Variantes de gazpacho con frutas
La receta del gazpacho ha sumado muchas variantes y ahora los ingredientes de siempre se pueden sustituir por otros al gusto de quien lo prepara. Con tanta variedad ya no hay quien se resista ante este plato veraniego. Hoy en día ya existen gazpachos hechos a base de distintos tipos de frutas, desde gazpacho de melocotón hasta gazpacho de fresas.
- Gazpacho de cerezas: Para darle un toque más actual a la clásica receta, te proponemos un gazpacho de cerezas. El dulce de la fruta lo hace irresistible y al eliminar el pan resulta más ligero y también apto para personas celíacas.
- Gazpacho con tomate y fresones: Ahora es temporada de fresas y Eugeni de Diego te propone una receta ideal para disfrutarlas: un gazpacho con tomate y fresones.
- Gazpacho de sandía: Te proponemos darle un toque más ligero y refrescante con sandía. En este gazpacho no hemos puesto ajo y el vinagre es de manzana.
Cómo evitar que el gazpacho se repita
Lamentablemente este efecto secundario se debe a un proceso químico que se produce por el reflujo durante la digestión. La culpa la tienen los componentes volátiles de los alimentos que mediante el gas intentan escapar por el conducto de entrada más cercano, la boca. Con la expulsión evocan los sabores ya pasados, pero no en su mejor versión. Los expertos aseguran que este comportamiento fisiológico es normal y puede producirlo cualquier tipo de comida. Pero, hay algunos alimentos que por su composición son más proclives. Y, casi todos, parecen estar en el gazpacho. El ajo, el pepino, el pimiento y la cebolla son todos posibles responsables de esos vapores maleducados. Esto se puede potenciar por problemas gástricos ya existentes. La instrucción más sencilla es evitar aquellos alimentos que sabemos son los responsables.

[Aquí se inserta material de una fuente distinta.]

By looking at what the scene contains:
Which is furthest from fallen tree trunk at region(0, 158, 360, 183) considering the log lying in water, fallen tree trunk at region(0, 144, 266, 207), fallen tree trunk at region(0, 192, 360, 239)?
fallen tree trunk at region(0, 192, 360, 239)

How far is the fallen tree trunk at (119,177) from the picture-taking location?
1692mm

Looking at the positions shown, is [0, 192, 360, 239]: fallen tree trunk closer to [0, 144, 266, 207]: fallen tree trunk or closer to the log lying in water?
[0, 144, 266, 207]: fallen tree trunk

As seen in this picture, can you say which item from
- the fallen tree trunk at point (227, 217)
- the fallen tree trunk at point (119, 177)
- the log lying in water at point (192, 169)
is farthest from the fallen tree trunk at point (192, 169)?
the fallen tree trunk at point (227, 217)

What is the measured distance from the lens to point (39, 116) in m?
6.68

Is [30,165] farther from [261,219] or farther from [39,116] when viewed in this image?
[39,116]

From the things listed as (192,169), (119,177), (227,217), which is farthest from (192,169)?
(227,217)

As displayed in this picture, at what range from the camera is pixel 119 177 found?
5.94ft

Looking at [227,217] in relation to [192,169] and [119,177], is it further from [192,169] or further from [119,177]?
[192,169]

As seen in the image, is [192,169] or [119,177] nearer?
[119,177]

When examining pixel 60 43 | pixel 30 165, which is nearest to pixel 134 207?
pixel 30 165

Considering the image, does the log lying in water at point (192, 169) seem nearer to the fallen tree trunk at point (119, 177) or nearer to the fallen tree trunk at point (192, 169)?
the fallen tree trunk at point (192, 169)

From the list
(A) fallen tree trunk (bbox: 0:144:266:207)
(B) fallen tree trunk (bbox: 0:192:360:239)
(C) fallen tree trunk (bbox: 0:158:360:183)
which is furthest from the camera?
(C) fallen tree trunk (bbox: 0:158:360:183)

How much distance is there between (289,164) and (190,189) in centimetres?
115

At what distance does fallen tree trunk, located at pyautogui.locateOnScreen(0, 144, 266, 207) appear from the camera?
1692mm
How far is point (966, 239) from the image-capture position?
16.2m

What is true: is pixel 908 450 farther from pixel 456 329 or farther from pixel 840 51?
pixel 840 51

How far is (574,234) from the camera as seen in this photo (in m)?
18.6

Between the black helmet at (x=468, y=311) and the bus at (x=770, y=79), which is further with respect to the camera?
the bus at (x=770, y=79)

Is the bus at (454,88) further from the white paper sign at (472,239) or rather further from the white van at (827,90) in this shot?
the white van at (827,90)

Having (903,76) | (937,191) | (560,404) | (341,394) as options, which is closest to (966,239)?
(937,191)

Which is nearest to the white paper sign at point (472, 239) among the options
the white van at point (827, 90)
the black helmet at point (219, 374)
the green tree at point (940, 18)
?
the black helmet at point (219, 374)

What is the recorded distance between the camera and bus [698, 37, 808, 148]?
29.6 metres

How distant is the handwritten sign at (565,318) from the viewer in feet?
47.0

La sugerencia más útil para que un gazpacho no os dé guerra durante toda la tarde es simplemente dejarlo macerar. Una vez realizado, taparlo y mantenerlo en frío. Por debajo de los 6º C, durante un mínimo de 24 horas. Pero, también recuerda que hay una fecha máxima de consumo recomendable y no lo dejéis en compañía del medio limón pocho. De este modo conseguiréis una receta más digestiva y una mayor concentración de sabores. Si aún así no reducimos este efecto, me temo que no os queda otra que eliminar el ingrediente que os genere problemas o bien, hacer el gazpacho caliente, cociendo los vegetales.